= Exercise brief =
Using only the records, tally the lines with "Photo" in them and state that total by itself.

= Exercise materials =
*****

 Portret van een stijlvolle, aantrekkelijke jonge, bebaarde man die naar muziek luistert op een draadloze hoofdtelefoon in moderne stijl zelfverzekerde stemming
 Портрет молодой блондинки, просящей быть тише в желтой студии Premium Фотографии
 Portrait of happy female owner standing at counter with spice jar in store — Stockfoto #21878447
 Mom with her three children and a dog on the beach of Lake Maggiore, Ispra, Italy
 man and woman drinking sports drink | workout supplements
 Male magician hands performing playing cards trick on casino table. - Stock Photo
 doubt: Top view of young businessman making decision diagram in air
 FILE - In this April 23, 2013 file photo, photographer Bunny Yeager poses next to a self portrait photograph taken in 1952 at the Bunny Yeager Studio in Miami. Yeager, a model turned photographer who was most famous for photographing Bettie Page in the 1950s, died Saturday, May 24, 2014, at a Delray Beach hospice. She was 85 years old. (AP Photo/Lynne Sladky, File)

*****

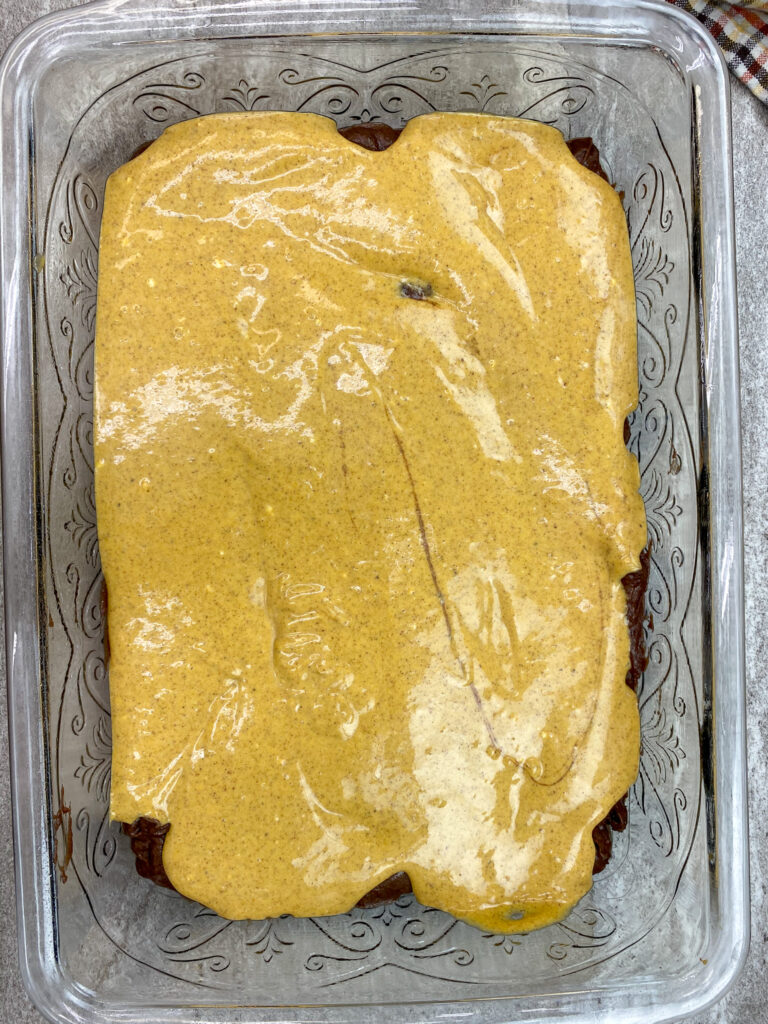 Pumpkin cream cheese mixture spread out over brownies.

*****

= Response to the exercise =
2